Wednesday’s epic stock market tumble by the numbers

FAN Editor

Stocks had their worst day in eight months on Wednesday after a sharp downturn in tech shares, coupled with persistently higher interest rates, spooked investors.

Technology is one of the best-performing sector in the market, with companies like Microsoft and Apple having posted sharp gains for the year. However, the S&P 500 technology sector had its worst day in seven years on Wednesday, dragging the major indexes lower.

Equities had been under pressure heading into Wednesday’s session as Wall Street that higher borrowing costs will slow down the economy.

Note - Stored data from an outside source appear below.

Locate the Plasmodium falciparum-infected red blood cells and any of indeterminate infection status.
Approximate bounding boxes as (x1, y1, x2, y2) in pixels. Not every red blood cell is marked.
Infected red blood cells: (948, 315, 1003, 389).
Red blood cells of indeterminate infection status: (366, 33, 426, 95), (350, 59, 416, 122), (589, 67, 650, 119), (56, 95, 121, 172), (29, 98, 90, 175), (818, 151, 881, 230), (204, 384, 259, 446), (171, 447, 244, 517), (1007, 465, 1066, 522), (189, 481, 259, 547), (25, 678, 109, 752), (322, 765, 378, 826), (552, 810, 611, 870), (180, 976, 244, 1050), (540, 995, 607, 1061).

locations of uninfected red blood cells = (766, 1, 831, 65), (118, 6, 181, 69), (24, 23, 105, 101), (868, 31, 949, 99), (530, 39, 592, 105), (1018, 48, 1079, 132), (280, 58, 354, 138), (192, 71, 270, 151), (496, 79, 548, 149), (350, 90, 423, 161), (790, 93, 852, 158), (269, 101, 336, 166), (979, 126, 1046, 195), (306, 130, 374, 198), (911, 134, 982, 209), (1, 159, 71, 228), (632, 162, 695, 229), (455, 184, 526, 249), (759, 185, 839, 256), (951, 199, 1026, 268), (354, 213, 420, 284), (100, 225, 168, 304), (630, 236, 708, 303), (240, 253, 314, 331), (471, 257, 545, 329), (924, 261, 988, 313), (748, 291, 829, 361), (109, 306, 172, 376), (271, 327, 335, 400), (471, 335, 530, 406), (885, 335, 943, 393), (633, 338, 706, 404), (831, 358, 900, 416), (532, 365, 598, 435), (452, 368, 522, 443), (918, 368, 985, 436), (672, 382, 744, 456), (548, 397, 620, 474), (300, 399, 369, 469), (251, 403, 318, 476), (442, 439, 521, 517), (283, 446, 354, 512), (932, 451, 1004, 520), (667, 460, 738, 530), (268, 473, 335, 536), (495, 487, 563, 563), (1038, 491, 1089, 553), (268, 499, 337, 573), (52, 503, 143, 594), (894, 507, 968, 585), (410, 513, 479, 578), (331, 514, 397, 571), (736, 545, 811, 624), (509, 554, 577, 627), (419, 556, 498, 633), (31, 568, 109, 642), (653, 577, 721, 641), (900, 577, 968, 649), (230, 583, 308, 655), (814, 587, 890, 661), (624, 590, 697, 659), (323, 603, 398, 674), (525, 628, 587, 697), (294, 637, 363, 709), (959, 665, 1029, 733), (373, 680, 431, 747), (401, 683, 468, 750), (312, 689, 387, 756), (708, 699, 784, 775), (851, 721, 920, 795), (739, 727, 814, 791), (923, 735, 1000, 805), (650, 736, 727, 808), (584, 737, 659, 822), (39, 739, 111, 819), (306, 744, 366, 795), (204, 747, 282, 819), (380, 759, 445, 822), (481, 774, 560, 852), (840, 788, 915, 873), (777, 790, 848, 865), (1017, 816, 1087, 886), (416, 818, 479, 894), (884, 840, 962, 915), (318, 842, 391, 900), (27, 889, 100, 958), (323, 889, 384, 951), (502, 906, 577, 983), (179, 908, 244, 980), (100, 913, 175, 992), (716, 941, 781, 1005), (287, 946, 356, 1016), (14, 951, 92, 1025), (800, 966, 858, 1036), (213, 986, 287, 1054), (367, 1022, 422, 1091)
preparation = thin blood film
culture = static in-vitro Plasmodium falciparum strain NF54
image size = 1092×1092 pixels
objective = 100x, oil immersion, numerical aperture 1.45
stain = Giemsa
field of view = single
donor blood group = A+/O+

Below is a look at some of the most staggering stats from Wednesday’s sell-off:

  • The Dow Jones Industrial Average closed 831.83 lower at 25,598.74, its worst day since Feb. 8, when it fell 1,033 points. The Dow also closed below its 50-day moving average for the first time since July 6.
  • The S&P 500 dropped 3.3 percent to 2,785.68, marking its biggest one-day decline since Feb.8, when it fell 3.8 percent. The broad index also posted its first five-day losing streak since November 2016. It also closed below its 100-day moving average for the first time since June 27.
  • The Nasdaq Composite plummeted 4.08 percent to 7,422.05. Wednesday was the tech-heavy index’s worst day since June 24, 2016, when it dropped 4.12 percent. It also broke below its 200-day moving average for the first time since June 29, 2016.
  • The Russell 2000 slid 2.86 percent to 1,575.41, notching its worst day since Feb. 8. That day, it plummeted 2.93 percent. The small-caps index also closed below 9.6 percent below a record set on Aug. 31.
  • The Cboe Volatility index (VIX) widely considered the best gauge of fear on Wall Street, surged 43.9 percent to 22.96, its highest level since April 6, when it hit a high of 23.12.
  • All 11 S&P 500 sectors closed lower, with tech leading the charge. Tech fell 4.8 percent, turning in its biggest one-day drop since Aug. 18, 2011, when it lost 5.3 percent. Materials and communications closed in correction territory, having shed more than 15 and over 11 percent, respectively, since hitting their 52-week highs.
  • Tiffany and Twitter were the worst-performing stocks in the S&P 500, dropping 10.2 percent and 8.5 percent, respectively.
  • More than 330 of the 505 stocks in the S&P 500 closed more than 10 percent below their 52-week highs. Over 140 of them ended the session in bear-market levels, or down more than 20 percent from their one-year highs.